**Directions for this task:**
Each line from the first entry to the line with "Более 5 тысяч", both included, is to be returned unchanged, with any pictures dropped.

▶

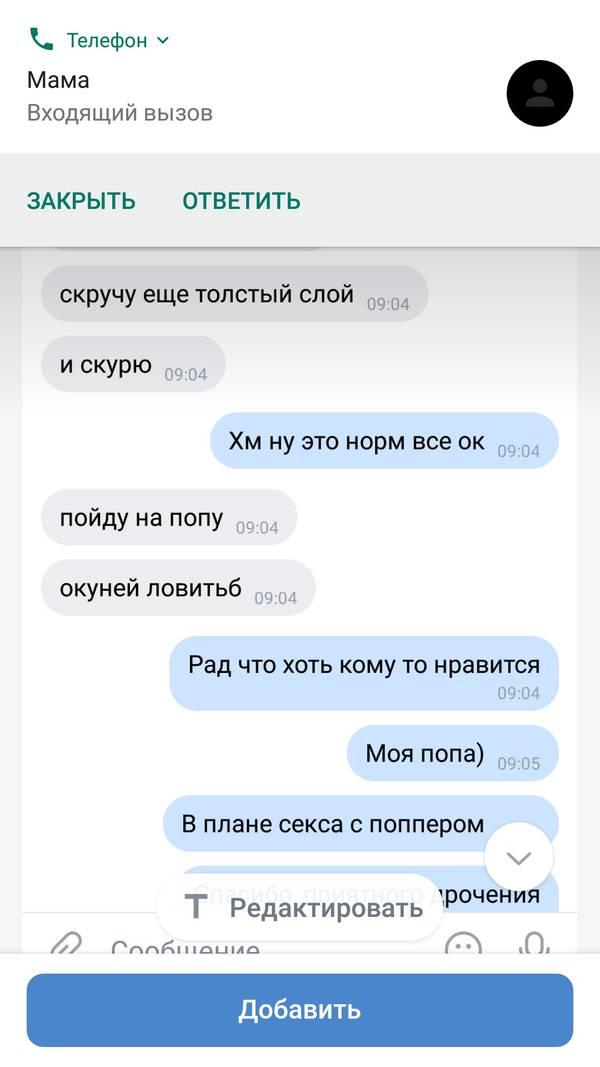 http://s8.uploads.ru/t/dLnS0.jpg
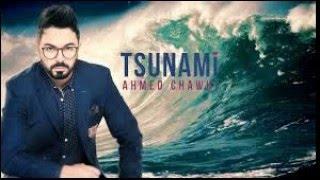 أحمد شوقي تسونامي 2016 Ahmed Chawki tsunami.mp3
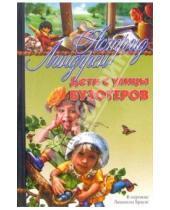 Картинка к книге Астрид Линдгрен - Дети с улицы Бузотеров: Повести-сказки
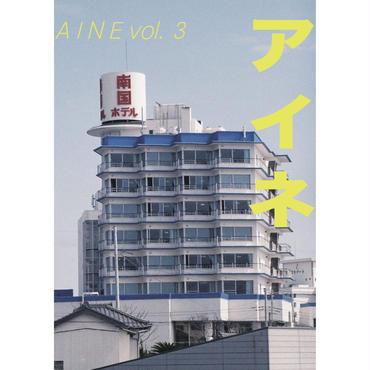 アイネ vol.3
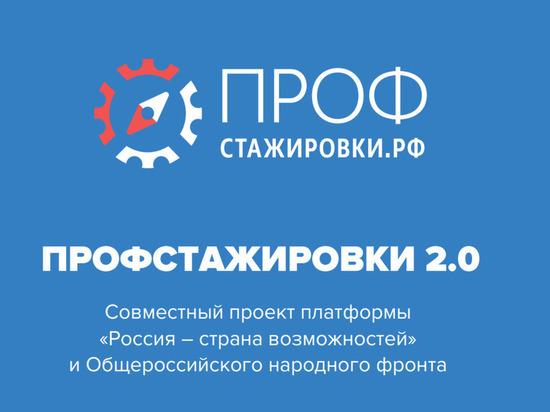 Более 5 тысяч студентов зарегистрировались на платформе проекта «Профстажировки 2.0»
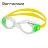 美國巴洛酷達Barracuda成人專業訓練系列抗UV防霧泳鏡-TITANIUM#16420 0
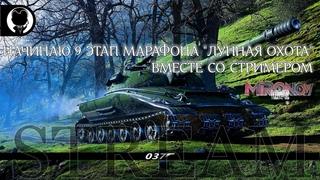 МАРАФОН ЛУННАЯ ОХОТА СО СТРИМЕРОМ Mironov Live WOT | Розыгрыш голды | Стрим танки | World of Tanks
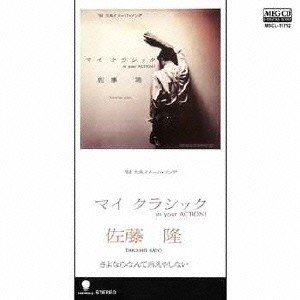 佐藤隆 マイ・クラシック MEG-CD
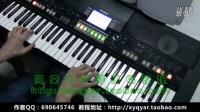 <懂你> 阿荣电子琴弹唱速成技法书 (示范演奏) 即兴伴奏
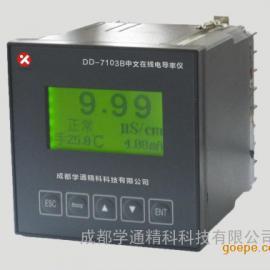 DD-7103B中文在线电导率仪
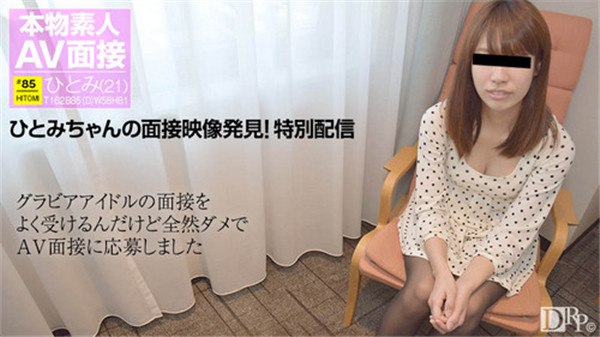 10musume 010217_01 Jav Uncensored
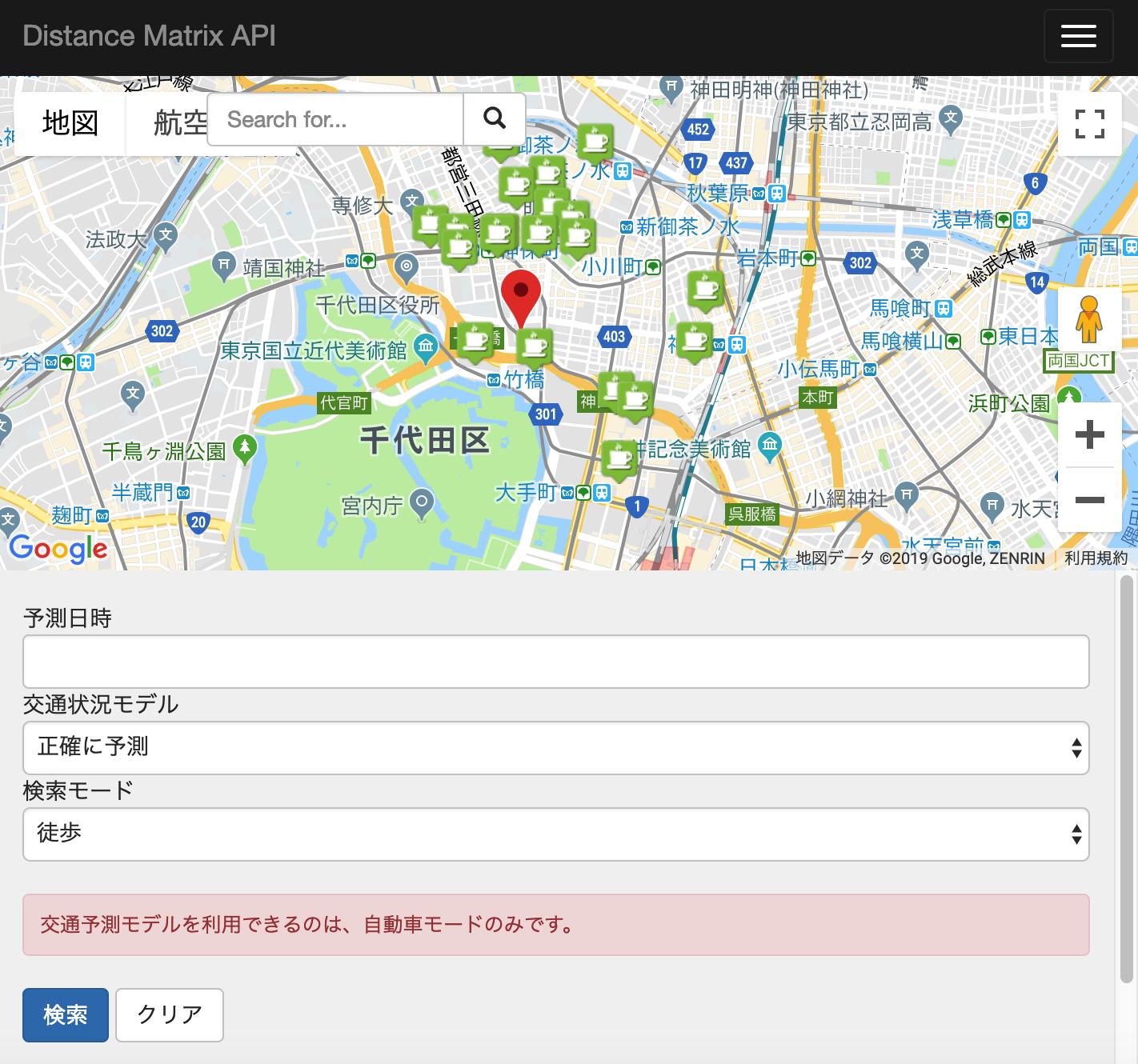Distance Matrix API の使い方を考える – マルティスープ株式会社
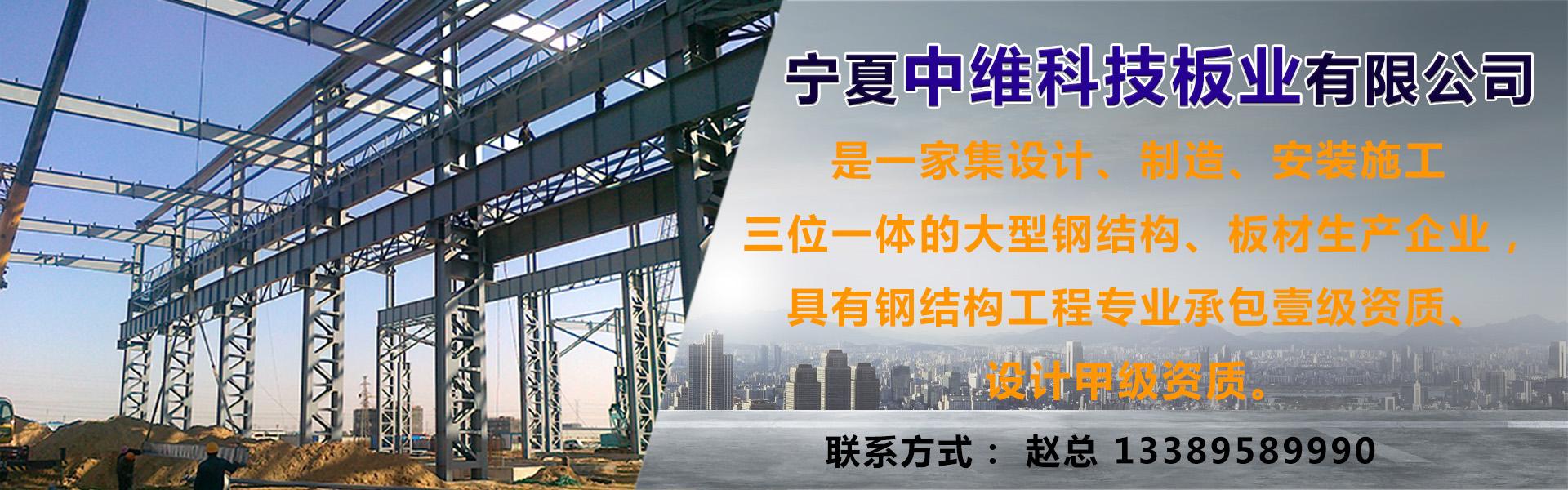 宁夏中维科技板业有限公司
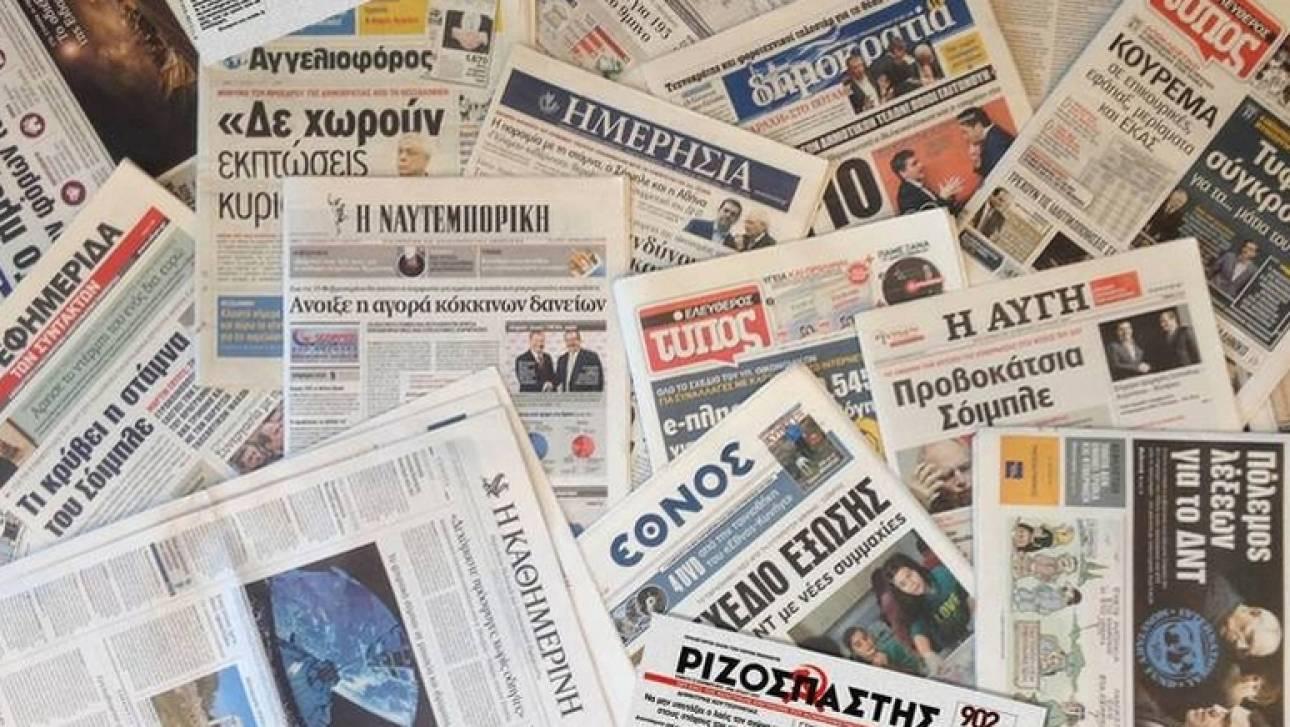 Τα πρωτοσέλιδα των εφημερίδων (14 Φεβρουαρίου)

◀

**Response to the task:**
 http://s8.uploads.ru/t/dLnS0.jpg
 أحمد شوقي تسونامي 2016 Ahmed Chawki tsunami.mp3
 Картинка к книге Астрид Линдгрен - Дети с улицы Бузотеров: Повести-сказки
 アイネ vol.3
 Более 5 тысяч студентов зарегистрировались на платформе проекта «Профстажировки 2.0»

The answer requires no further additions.